** Exercise **
Give the records again, every one, exactly.

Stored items
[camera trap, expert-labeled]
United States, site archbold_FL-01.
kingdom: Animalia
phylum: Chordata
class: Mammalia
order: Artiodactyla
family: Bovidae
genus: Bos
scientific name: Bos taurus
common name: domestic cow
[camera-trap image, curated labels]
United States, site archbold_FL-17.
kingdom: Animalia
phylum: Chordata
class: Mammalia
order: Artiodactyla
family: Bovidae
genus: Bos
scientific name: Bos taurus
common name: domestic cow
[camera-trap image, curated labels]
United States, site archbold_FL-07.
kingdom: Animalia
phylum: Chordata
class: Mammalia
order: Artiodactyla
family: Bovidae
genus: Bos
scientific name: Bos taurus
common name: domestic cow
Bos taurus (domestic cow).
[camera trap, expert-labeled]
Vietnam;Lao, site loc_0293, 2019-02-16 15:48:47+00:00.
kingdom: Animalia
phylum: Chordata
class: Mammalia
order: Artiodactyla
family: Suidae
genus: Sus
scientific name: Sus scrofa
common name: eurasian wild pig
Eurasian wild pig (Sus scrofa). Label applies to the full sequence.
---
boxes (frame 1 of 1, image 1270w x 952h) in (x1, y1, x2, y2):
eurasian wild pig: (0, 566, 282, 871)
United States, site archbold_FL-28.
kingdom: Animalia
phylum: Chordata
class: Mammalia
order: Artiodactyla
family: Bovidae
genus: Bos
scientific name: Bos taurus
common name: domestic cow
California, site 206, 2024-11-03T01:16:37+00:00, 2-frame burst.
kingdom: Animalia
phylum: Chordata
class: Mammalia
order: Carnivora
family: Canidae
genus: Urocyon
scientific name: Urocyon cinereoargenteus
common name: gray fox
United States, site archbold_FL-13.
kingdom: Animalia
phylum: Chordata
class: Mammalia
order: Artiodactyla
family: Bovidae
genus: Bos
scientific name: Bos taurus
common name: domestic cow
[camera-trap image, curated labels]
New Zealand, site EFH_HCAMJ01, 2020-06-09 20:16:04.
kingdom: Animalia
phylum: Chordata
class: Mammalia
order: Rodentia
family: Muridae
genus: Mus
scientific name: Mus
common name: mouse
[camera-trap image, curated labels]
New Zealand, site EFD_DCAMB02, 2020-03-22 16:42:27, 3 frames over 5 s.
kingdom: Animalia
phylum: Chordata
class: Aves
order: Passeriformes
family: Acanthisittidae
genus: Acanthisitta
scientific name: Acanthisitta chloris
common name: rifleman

** Output of the exercise **
[camera trap, expert-labeled]
United States, site archbold_FL-01.
kingdom: Animalia
phylum: Chordata
class: Mammalia
order: Artiodactyla
family: Bovidae
genus: Bos
scientific name: Bos taurus
common name: domestic cow
[camera-trap image, curated labels]
United States, site archbold_FL-17.
kingdom: Animalia
phylum: Chordata
class: Mammalia
order: Artiodactyla
family: Bovidae
genus: Bos
scientific name: Bos taurus
common name: domestic cow
[camera-trap image, curated labels]
United States, site archbold_FL-07.
kingdom: Animalia
phylum: Chordata
class: Mammalia
order: Artiodactyla
family: Bovidae
genus: Bos
scientific name: Bos taurus
common name: domestic cow
Bos taurus (domestic cow).
[camera trap, expert-labeled]
Vietnam;Lao, site loc_0293, 2019-02-16 15:48:47+00:00.
kingdom: Animalia
phylum: Chordata
class: Mammalia
order: Artiodactyla
family: Suidae
genus: Sus
scientific name: Sus scrofa
common name: eurasian wild pig
Eurasian wild pig (Sus scrofa). Label applies to the full sequence.
---
boxes (frame 1 of 1, image 1270w x 952h) in (x1, y1, x2, y2):
eurasian wild pig: (0, 566, 282, 871)
United States, site archbold_FL-28.
kingdom: Animalia
phylum: Chordata
class: Mammalia
order: Artiodactyla
family: Bovidae
genus: Bos
scientific name: Bos taurus
common name: domestic cow
California, site 206, 2024-11-03T01:16:37+00:00, 2-frame burst.
kingdom: Animalia
phylum: Chordata
class: Mammalia
order: Carnivora
family: Canidae
genus: Urocyon
scientific name: Urocyon cinereoargenteus
common name: gray fox
United States, site archbold_FL-13.
kingdom: Animalia
phylum: Chordata
class: Mammalia
order: Artiodactyla
family: Bovidae
genus: Bos
scientific name: Bos taurus
common name: domestic cow
[camera-trap image, curated labels]
New Zealand, site EFH_HCAMJ01, 2020-06-09 20:16:04.
kingdom: Animalia
phylum: Chordata
class: Mammalia
order: Rodentia
family: Muridae
genus: Mus
scientific name: Mus
common name: mouse
[camera-trap image, curated labels]
New Zealand, site EFD_DCAMB02, 2020-03-22 16:42:27, 3 frames over 5 s.
kingdom: Animalia
phylum: Chordata
class: Aves
order: Passeriformes
family: Acanthisittidae
genus: Acanthisitta
scientific name: Acanthisitta chloris
common name: rifleman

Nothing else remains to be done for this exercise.